Leurs visages sont marqués par les traces de leurs prosternations. Voici à quoi
ils sont comparés dans la Tora et dans l'Evangile : ils sont semblables au
grain qui fait sortir sa pousse, puis il devient robuste, il grossit, il se
dresse sur sa tige. Le semeur est saisi d'admiration, alors que les mécréants
en sont irrités. Dieu a promis à ceux d'entre eux qui croient et qui
accomplissent des œuvres pies un pardon et une récompense magnifique ».
(Al-Fath,
29)
« “Paix”
[telle est] la parole qui leur sera adressé de la part du Seigneur
miséricordieux ».
(Yâ-Sîn, 58)
« Le
royaume Lui appartient ».
(Al-An‘âm, 73)
***
LA TARIQAH
SHÂDHILIYYAH
« En
comparant l’influence d’autres voies initiatiques à celle du pôle maghrébin de
la sainteté, Abû al-Hasan al-Shâdhilî, et en considérant tous les grands maîtres
spirituels qu’elle a formé depuis plus de sept siècles, on constate que ce
cheikh représente la personnalité la plus importante dans le domaine du
soufisme maghrébin. A l’échelle du monde musulman, il s’inscrit dans la lignée
de maîtres illustres tels que Ja‘far al-Sâdiq (m. 148/765), Junayd (m.298/911),
‘Abd al-Qâdir al-Jîlânî (m. 561/1165), Abû Madyan, (m. 589/1194) Ibn ‘Arabî (m.
638/1240) et Bahâ al-Dîn Naqshband (m. 718/1389). La très grande expansion de
sa tariqa et le nombre considérable
de maîtres qui l’ont renouvelée, eurent pour conséquence l’apparition de
dizaine de ramifications à travers le monde islamique, ce qui lui a valu la
dénomination de “mère des confréries”. On dénombre ainsi, et rien qu’au
Maghreb, au moins une vingtaine de tariqa
d’origine Shâdhilî ».
Abdelbaqi
Meftah
Le sheykh Abû al-Hasan al-shâdhilî
L’Imâm
Abû al-Hasan al-Shâdhilî est né en 593 H. à Ghumara dans une tribu berbère du
Rif marocain. Très jeune, il se rend en Tunisie et renonce déjà aux attraits
mondains. Son premier maître fut Mohammad Abû
‘Abdallah ibn Harazin, un descendant spirituel d’Abû Madyan.

Tâche à réaliser:
Reproduisez à l'identique le passage du texte sur la voie shâdhilie allant de « Leurs visages sont » à « (Yâ-Sîn, 58) ».

Données présentées:
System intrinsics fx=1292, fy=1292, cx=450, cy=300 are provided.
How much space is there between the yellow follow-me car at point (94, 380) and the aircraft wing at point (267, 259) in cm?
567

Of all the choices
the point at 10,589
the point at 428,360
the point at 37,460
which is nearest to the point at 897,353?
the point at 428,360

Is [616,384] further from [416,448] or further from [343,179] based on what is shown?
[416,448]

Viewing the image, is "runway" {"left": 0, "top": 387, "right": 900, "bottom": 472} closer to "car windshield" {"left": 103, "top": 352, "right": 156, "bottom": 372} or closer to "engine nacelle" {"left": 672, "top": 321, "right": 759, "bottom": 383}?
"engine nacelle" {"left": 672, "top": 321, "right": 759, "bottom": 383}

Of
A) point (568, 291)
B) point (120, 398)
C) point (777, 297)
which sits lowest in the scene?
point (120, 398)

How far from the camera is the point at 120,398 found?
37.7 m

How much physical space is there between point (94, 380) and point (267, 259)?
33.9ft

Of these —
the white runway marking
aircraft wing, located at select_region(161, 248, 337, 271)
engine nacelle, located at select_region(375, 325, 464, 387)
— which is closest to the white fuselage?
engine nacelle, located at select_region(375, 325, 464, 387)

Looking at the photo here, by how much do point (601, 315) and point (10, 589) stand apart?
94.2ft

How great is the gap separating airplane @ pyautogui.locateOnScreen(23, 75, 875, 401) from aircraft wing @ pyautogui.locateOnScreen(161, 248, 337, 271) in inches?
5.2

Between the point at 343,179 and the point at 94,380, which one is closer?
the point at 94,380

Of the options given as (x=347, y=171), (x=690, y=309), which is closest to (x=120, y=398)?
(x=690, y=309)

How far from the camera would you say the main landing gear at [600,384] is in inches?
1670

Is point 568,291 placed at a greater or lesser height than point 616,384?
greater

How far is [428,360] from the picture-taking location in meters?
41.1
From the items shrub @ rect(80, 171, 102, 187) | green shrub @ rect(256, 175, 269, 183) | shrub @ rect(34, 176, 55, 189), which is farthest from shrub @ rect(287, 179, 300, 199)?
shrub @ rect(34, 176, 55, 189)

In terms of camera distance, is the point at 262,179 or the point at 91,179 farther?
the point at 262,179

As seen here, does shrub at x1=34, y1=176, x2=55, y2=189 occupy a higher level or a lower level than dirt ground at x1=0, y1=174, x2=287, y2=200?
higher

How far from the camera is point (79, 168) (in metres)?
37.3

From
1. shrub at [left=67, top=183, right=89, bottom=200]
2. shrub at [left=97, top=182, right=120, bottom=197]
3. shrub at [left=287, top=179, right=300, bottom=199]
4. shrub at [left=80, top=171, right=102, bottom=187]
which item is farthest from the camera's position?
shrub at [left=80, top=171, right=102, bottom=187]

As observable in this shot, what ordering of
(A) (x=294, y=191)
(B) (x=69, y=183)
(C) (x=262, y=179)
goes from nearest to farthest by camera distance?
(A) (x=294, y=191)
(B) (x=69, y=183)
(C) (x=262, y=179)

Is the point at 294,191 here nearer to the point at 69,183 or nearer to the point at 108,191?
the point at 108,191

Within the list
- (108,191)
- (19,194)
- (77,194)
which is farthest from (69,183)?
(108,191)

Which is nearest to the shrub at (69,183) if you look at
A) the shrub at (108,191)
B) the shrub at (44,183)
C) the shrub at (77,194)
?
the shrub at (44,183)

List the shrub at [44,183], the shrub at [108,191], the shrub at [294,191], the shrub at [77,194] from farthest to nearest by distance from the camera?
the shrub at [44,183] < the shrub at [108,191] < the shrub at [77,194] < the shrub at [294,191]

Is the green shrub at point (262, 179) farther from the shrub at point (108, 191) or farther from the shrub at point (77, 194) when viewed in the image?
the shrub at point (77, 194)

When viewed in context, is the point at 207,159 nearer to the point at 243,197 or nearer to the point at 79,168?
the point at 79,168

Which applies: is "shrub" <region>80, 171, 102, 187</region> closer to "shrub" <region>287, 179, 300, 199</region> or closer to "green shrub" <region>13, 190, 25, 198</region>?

Résultat:
Leurs visages sont marqués par les traces de leurs prosternations. Voici à quoi
ils sont comparés dans la Tora et dans l'Evangile : ils sont semblables au
grain qui fait sortir sa pousse, puis il devient robuste, il grossit, il se
dresse sur sa tige. Le semeur est saisi d'admiration, alors que les mécréants
en sont irrités. Dieu a promis à ceux d'entre eux qui croient et qui
accomplissent des œuvres pies un pardon et une récompense magnifique ».
(Al-Fath,
29)
« “Paix”
[telle est] la parole qui leur sera adressé de la part du Seigneur
miséricordieux ».
(Yâ-Sîn, 58)